During his time as State Representative, tensions began to heat up over the question of states’ rights, slavery, and sectionalism. Representative Waller became a vocal opponent of states’ rights and his support of preserving the Union made him very unpopular back home in Marshall County. When the next election rolled around in 1858, Representative Waller was handily defeated in his re-election bid by Democratic nominee and southern sympathizer James K. Huey.

In the 1860 Presidential Election, Abraham Lincoln, former Whig and member of the newly created Republican Party received zero votes in Marshall County as the county was carried by Southern Democrat John Breckinridge who identified with the cause of southern rights. Wiley Waller and other ex-Whigs in Marshall County supported Constitutional Union Party nominee John Bell who took a moderate position in the sectional crisis calling for compromise to save the Union. Abraham Lincoln won the election nationwide which led to the secession of 11 southern states and sparked the beginning of the War Between the States. Waller’s support for the Union caused him to be a very unpopular figure in Marshall County where he lived in fear of constant assassination. Soon after the war began, Waller assisted in recruiting a company of men to serve with the 15th Kentucky Cavalry of the Union Army.

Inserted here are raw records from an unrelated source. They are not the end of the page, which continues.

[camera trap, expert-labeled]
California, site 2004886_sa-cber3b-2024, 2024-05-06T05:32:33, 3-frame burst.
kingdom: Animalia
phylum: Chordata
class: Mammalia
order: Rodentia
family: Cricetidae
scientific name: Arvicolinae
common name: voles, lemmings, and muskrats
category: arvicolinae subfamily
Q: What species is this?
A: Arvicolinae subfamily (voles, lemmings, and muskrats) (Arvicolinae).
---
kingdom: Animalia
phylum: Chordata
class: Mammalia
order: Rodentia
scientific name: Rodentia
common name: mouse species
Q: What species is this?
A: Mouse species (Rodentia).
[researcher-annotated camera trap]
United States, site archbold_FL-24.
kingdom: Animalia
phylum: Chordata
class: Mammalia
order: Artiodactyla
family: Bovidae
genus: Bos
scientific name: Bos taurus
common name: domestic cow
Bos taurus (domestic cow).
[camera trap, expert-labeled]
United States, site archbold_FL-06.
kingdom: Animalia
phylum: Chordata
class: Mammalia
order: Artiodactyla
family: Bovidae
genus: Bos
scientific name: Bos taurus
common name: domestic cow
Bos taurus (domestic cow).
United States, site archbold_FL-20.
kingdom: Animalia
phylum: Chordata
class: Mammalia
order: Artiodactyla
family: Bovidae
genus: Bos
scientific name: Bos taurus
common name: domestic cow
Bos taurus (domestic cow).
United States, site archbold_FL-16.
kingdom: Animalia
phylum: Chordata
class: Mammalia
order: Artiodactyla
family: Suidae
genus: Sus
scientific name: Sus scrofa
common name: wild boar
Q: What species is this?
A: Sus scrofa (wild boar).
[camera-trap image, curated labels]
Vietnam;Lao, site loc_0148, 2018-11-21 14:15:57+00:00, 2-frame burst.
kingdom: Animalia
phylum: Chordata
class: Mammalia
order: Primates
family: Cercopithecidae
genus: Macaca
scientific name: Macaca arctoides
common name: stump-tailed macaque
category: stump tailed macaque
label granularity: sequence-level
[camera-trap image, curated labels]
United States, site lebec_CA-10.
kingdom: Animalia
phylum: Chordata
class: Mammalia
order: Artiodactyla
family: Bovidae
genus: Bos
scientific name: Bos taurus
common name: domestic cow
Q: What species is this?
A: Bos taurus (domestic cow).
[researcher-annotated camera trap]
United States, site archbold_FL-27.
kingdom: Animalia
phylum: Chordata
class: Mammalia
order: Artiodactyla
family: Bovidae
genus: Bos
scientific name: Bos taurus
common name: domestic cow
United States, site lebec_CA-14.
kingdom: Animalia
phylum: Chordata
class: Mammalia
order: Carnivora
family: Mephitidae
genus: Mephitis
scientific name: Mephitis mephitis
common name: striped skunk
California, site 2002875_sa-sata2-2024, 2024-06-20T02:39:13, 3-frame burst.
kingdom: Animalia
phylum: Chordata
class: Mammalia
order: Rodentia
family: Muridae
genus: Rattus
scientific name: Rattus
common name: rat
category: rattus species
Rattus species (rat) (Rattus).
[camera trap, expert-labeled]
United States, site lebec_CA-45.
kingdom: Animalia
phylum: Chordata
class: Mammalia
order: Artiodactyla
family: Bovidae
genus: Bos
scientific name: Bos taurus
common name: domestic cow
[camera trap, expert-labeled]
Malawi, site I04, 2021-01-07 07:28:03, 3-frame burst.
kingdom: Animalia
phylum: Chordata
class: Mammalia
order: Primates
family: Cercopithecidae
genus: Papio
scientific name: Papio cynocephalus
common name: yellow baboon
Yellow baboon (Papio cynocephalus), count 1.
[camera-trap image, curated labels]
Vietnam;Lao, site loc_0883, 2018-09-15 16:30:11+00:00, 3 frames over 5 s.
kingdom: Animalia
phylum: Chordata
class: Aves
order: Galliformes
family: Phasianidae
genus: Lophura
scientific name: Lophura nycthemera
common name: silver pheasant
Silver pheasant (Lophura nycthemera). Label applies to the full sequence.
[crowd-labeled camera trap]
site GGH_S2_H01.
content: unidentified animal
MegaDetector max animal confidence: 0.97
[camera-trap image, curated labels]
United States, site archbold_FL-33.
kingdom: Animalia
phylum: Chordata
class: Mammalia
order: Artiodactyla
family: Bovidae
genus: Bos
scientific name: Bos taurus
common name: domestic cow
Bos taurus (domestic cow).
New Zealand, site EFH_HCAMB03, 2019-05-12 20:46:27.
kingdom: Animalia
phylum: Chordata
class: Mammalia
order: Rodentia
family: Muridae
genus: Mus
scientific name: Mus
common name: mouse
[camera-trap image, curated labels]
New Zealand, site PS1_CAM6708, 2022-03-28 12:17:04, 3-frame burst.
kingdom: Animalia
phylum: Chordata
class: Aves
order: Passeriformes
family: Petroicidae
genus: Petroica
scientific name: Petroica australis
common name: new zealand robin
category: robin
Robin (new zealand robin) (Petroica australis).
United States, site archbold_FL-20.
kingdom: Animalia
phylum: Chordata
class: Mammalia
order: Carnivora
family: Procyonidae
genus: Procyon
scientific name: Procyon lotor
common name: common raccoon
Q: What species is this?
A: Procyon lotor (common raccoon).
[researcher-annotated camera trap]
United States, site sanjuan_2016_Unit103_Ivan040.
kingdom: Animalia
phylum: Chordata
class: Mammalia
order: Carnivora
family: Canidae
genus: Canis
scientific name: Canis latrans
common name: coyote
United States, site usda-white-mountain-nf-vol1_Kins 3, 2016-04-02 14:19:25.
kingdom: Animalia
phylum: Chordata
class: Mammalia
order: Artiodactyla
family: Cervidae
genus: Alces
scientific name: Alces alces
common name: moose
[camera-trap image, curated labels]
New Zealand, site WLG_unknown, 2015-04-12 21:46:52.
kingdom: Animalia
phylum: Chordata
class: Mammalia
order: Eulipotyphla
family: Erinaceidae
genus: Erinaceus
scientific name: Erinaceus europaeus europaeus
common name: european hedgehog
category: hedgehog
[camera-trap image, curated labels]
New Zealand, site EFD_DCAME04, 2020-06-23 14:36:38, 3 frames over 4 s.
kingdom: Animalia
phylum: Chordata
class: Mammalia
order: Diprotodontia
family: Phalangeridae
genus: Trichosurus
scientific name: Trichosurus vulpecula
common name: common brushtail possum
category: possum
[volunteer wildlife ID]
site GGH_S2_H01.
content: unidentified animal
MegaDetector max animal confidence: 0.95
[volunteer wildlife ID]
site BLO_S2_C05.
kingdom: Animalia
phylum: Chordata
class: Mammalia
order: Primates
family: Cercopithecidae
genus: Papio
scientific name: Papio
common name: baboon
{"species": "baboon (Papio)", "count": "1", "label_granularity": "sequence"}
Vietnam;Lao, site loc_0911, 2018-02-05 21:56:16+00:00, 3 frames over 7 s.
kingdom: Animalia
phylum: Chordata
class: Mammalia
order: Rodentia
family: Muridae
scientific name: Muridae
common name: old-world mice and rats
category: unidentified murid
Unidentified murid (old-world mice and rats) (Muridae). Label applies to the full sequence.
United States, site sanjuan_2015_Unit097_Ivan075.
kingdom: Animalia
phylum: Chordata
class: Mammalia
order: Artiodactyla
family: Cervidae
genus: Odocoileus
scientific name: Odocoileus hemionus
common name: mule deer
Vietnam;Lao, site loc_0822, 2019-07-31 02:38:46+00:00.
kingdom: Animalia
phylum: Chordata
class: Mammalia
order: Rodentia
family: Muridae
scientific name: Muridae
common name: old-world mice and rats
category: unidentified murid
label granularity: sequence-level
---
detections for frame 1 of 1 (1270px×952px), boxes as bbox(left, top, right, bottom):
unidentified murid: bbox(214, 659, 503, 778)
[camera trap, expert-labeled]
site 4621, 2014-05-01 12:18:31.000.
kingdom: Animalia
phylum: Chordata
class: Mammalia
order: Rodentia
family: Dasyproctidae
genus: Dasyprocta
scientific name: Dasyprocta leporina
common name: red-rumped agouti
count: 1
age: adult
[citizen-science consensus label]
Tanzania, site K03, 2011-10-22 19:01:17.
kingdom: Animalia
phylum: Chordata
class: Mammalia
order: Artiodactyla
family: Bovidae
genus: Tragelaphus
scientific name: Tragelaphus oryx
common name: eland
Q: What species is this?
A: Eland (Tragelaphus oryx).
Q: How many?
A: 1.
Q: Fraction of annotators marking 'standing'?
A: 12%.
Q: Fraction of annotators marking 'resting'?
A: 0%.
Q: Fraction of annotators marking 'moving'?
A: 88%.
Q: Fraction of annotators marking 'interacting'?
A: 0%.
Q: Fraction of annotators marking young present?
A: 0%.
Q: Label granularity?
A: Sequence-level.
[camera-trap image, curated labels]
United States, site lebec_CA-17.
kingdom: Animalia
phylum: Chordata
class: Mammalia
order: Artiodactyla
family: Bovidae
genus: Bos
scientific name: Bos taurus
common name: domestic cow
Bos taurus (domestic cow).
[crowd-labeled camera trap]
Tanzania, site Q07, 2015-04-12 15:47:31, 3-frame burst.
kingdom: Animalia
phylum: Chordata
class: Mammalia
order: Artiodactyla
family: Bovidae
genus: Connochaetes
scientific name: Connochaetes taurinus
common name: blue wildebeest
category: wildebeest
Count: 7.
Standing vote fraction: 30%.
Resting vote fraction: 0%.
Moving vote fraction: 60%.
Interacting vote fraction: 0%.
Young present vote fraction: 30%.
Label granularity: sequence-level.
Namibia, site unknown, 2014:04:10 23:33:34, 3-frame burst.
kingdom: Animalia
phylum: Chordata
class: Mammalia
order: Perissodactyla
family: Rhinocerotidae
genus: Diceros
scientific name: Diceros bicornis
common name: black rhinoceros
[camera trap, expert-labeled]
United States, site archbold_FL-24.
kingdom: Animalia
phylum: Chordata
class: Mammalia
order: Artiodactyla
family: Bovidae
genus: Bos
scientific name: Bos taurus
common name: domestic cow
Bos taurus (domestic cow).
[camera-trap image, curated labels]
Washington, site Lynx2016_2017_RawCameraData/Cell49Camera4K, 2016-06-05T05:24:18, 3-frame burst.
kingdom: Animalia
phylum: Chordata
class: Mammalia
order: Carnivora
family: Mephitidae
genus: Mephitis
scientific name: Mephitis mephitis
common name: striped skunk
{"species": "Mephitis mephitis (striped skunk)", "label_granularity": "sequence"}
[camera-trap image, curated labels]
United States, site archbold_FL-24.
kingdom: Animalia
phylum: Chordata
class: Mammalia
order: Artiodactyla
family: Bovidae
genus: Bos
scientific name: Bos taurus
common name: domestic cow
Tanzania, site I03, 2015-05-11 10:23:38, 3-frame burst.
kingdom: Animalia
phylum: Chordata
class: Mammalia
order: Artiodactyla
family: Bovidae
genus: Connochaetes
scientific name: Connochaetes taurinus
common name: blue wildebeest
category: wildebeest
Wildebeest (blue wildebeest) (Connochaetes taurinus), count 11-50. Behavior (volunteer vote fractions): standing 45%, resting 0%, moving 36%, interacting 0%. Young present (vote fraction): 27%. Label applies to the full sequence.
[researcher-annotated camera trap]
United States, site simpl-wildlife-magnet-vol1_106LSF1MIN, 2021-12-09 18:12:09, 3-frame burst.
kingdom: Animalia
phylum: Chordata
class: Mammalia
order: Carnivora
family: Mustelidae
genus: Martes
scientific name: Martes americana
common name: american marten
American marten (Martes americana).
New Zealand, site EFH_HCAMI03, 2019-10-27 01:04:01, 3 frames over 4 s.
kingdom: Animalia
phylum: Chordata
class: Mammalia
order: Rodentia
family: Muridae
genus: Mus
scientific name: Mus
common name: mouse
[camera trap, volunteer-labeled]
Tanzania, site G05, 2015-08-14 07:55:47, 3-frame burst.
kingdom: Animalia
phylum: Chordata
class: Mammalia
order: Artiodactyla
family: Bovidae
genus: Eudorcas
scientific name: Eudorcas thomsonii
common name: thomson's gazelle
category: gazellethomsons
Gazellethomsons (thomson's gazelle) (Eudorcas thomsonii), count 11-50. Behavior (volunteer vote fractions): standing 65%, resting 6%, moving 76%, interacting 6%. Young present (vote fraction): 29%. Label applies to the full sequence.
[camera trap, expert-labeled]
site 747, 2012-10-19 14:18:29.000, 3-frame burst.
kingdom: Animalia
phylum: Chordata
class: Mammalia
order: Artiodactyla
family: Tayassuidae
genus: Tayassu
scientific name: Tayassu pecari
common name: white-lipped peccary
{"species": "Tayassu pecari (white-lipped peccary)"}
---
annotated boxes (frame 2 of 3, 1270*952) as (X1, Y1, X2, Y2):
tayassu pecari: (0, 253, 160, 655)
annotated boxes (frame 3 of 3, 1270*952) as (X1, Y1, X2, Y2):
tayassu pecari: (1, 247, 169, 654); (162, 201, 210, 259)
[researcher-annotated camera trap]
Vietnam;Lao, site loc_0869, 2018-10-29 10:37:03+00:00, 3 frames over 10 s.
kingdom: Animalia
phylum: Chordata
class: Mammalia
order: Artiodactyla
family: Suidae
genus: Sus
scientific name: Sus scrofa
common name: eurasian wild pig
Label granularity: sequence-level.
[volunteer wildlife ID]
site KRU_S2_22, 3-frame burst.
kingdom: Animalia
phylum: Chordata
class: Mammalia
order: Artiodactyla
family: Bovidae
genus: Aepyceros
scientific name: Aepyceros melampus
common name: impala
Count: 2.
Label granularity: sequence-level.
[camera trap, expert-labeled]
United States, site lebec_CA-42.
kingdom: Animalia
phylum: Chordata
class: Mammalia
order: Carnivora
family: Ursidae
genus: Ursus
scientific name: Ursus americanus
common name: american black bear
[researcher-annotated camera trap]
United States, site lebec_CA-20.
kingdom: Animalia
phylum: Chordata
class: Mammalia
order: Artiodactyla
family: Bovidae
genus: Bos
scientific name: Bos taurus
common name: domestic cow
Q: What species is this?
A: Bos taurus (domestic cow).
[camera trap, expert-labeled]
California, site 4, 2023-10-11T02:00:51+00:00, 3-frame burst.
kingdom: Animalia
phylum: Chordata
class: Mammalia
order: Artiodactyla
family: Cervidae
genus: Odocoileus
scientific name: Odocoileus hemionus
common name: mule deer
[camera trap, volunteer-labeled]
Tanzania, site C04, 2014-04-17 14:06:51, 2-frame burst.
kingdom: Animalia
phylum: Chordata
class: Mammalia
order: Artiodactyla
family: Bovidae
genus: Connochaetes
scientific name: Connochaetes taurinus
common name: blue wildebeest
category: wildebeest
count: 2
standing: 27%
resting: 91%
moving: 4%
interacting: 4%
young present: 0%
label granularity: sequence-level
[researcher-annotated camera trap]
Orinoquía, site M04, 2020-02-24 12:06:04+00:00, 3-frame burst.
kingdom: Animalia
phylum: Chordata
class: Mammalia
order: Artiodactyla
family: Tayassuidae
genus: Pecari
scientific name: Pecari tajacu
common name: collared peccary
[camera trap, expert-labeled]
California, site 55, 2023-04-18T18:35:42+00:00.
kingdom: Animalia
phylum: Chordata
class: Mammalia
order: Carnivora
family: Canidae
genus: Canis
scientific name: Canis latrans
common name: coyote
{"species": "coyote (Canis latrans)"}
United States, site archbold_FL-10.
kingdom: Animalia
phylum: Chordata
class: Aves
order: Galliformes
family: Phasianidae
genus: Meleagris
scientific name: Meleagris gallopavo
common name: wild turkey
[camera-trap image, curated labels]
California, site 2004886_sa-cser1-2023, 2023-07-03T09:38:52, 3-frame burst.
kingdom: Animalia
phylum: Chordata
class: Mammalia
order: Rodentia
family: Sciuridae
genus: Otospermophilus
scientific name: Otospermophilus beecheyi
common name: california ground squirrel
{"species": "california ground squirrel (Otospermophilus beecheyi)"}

After State Representative Jesse C. Gilbert was expelled from office for his ties to the Confederacy, Union Military Governor of Kentucky Jeremiah Boyle appointed Wiley Waller as State Representative in 1862 much to the ire of the Confederate majority in Marshall County who resented being represented by a “Yankee sympathizer” in the General Assembly. Following Waller’s appointment, the pro-Confederate Hickman Courier commented, “The Federal Army is shoving a scalawag down the throats of Marshall and Livingston County with the nomination [of Waller]. But make no mistake the needle is no truer to the pole than are the Democracy of Jackson’s purchase to their principles and southern rights.”

Following the war, reconstruction was very minimal in the Jackson Purchase area and soon ex-Confederates took control of every county office. Waller returned to farming in the Harvey community and continued to be an active civic member of the community. He became a member and grand master of Hale Spring Masonic Lodge # 497 and became very active in Republican Party politics even serving as delegate to the 1872 Republican National Convention which nominated for re-election President Ulysses S. Grant with whom Waller served under during Grant’s occupation of Paducah during the war.

At age 76, Major Wiley Waller passed away on September 19, 1885 and was buried in Waller Cemetery in the Harvey community. Waller’s life was best summed up in the History of Kentucky biography sketch by J.H. Battle when he proclaimed, “It may be safely asserted that no man in western Kentucky has been truer to his convictions than has Maj. Wilia Waller.”